## Start Data shown

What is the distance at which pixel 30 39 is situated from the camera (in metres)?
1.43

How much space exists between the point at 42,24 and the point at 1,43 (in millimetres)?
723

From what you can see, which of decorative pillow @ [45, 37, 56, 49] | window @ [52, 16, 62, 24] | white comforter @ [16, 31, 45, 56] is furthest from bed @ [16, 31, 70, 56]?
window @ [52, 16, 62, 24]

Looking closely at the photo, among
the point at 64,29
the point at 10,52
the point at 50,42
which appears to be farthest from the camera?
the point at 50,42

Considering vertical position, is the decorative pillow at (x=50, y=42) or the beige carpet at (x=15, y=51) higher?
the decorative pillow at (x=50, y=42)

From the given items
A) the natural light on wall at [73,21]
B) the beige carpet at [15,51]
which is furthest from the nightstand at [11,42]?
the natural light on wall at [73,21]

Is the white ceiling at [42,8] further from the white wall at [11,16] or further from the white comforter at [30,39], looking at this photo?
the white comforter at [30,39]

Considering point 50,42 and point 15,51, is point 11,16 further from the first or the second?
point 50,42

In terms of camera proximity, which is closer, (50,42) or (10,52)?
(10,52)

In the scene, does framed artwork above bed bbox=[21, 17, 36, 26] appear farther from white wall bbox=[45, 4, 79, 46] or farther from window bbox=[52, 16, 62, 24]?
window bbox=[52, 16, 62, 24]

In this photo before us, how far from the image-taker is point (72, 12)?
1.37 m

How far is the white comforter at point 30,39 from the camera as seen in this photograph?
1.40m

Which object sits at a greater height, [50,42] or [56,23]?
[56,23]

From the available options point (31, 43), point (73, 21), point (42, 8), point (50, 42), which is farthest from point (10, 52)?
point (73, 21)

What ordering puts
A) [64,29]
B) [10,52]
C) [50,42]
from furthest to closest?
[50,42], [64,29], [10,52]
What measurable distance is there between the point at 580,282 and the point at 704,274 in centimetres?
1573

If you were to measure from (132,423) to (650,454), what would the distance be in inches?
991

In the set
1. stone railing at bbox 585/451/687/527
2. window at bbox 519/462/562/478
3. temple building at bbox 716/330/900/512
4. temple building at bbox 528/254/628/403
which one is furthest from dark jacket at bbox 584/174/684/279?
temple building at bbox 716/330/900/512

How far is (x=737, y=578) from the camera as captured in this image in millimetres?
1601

## End Data shown

Lines from the one containing "In terms of" through the final line are to be given again verbatim, with nothing before or after.

In terms of camera proximity, which is closer, (50,42) or (10,52)?
(10,52)

In the scene, does framed artwork above bed bbox=[21, 17, 36, 26] appear farther from white wall bbox=[45, 4, 79, 46] or farther from window bbox=[52, 16, 62, 24]?
window bbox=[52, 16, 62, 24]

In this photo before us, how far from the image-taker is point (72, 12)?
1.37 m

How far is the white comforter at point 30,39 from the camera as seen in this photograph?
1.40m

Which object sits at a greater height, [50,42] or [56,23]?
[56,23]

From the available options point (31, 43), point (73, 21), point (42, 8), point (50, 42), which is farthest from point (10, 52)?
point (73, 21)

What ordering puts
A) [64,29]
B) [10,52]
C) [50,42]
from furthest to closest?
[50,42], [64,29], [10,52]
What measurable distance is there between the point at 580,282 and the point at 704,274 in centimetres?
1573

If you were to measure from (132,423) to (650,454), what would the distance be in inches?
991

In the set
1. stone railing at bbox 585/451/687/527
2. window at bbox 519/462/562/478
3. temple building at bbox 716/330/900/512
4. temple building at bbox 528/254/628/403
which one is furthest from dark jacket at bbox 584/174/684/279?
temple building at bbox 716/330/900/512

How far is (x=737, y=578) from the camera as captured in this image in millimetres?
1601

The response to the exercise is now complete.